**Directions for this task**
Please copy the whole listing below word for word, keeping every line in its original order.

**Input material**

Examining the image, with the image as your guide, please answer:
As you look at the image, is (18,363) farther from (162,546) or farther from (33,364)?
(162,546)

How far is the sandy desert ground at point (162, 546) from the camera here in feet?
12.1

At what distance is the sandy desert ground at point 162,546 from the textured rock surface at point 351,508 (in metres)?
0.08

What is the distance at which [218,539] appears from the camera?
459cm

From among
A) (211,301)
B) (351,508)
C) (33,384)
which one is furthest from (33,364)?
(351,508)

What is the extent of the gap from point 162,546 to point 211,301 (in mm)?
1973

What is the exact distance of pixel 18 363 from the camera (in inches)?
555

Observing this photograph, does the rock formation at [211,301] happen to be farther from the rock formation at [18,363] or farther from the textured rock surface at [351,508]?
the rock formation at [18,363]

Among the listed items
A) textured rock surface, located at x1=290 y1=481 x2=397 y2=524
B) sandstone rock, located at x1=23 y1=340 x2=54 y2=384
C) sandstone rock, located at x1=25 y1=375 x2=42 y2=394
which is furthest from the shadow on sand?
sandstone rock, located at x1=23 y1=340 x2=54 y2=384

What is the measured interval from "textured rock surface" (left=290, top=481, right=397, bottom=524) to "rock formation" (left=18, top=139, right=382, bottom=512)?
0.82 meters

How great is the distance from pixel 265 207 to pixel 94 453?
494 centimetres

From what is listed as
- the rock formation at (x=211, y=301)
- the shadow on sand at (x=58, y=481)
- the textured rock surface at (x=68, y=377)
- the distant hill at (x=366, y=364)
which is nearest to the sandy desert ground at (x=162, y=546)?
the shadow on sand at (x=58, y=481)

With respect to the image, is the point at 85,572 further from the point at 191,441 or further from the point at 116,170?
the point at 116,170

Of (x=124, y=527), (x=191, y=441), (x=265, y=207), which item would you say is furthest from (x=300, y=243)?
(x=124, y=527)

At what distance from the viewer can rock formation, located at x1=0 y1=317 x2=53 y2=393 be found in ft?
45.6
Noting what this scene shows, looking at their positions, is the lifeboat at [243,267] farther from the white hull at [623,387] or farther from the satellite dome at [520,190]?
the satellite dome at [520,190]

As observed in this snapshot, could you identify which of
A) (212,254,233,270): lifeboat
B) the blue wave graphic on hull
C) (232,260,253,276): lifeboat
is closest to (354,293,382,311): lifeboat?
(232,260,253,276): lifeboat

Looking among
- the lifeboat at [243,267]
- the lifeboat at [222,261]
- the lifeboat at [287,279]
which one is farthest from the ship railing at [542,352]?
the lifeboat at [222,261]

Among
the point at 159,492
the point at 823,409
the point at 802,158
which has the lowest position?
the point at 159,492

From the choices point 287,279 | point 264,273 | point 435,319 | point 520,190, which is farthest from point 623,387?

**The solution**
Examining the image, with the image as your guide, please answer:
As you look at the image, is (18,363) farther from (162,546) or farther from (33,364)?
(162,546)

How far is the sandy desert ground at point (162, 546) from the camera here in feet?
12.1

At what distance is the sandy desert ground at point 162,546 from the textured rock surface at point 351,508 (in metres)?
0.08

What is the distance at which [218,539] appears from the camera?
459cm

From among
A) (211,301)
B) (351,508)
C) (33,384)
which one is furthest from (33,364)?
(351,508)

What is the extent of the gap from point 162,546 to point 211,301 (in mm)?
1973

What is the exact distance of pixel 18 363 from the camera (in inches)?
555

Observing this photograph, does the rock formation at [211,301] happen to be farther from the rock formation at [18,363] or farther from the textured rock surface at [351,508]?
the rock formation at [18,363]

Among the listed items
A) textured rock surface, located at x1=290 y1=481 x2=397 y2=524
B) sandstone rock, located at x1=23 y1=340 x2=54 y2=384
C) sandstone rock, located at x1=25 y1=375 x2=42 y2=394
which is furthest from the shadow on sand?
sandstone rock, located at x1=23 y1=340 x2=54 y2=384

What is the measured interval from "textured rock surface" (left=290, top=481, right=397, bottom=524) to "rock formation" (left=18, top=139, right=382, bottom=512)?
0.82 meters

How great is the distance from pixel 265 207 to pixel 94 453?
494 centimetres

From what is listed as
- the rock formation at (x=211, y=301)
- the shadow on sand at (x=58, y=481)
- the textured rock surface at (x=68, y=377)
- the distant hill at (x=366, y=364)
which is nearest to the sandy desert ground at (x=162, y=546)?
the shadow on sand at (x=58, y=481)

With respect to the image, is the point at 85,572 further from the point at 191,441 or further from the point at 116,170?
the point at 116,170

Of (x=124, y=527), (x=191, y=441), (x=265, y=207), which item would you say is furthest from (x=300, y=243)?
(x=124, y=527)

At what distance from the viewer can rock formation, located at x1=0 y1=317 x2=53 y2=393 be found in ft?
45.6
Noting what this scene shows, looking at their positions, is the lifeboat at [243,267] farther from the white hull at [623,387] or farther from the satellite dome at [520,190]?
the satellite dome at [520,190]

As observed in this snapshot, could you identify which of
A) (212,254,233,270): lifeboat
B) the blue wave graphic on hull
C) (232,260,253,276): lifeboat
is closest to (354,293,382,311): lifeboat?
(232,260,253,276): lifeboat

Looking among
- the lifeboat at [243,267]
- the lifeboat at [222,261]
- the lifeboat at [287,279]
which one is farthest from the ship railing at [542,352]?
the lifeboat at [222,261]

Among
the point at 159,492
the point at 823,409
the point at 802,158
which has the lowest position?
the point at 159,492

From the choices point 287,279 | point 264,273 | point 435,319 | point 520,190, which is farthest from point 623,387?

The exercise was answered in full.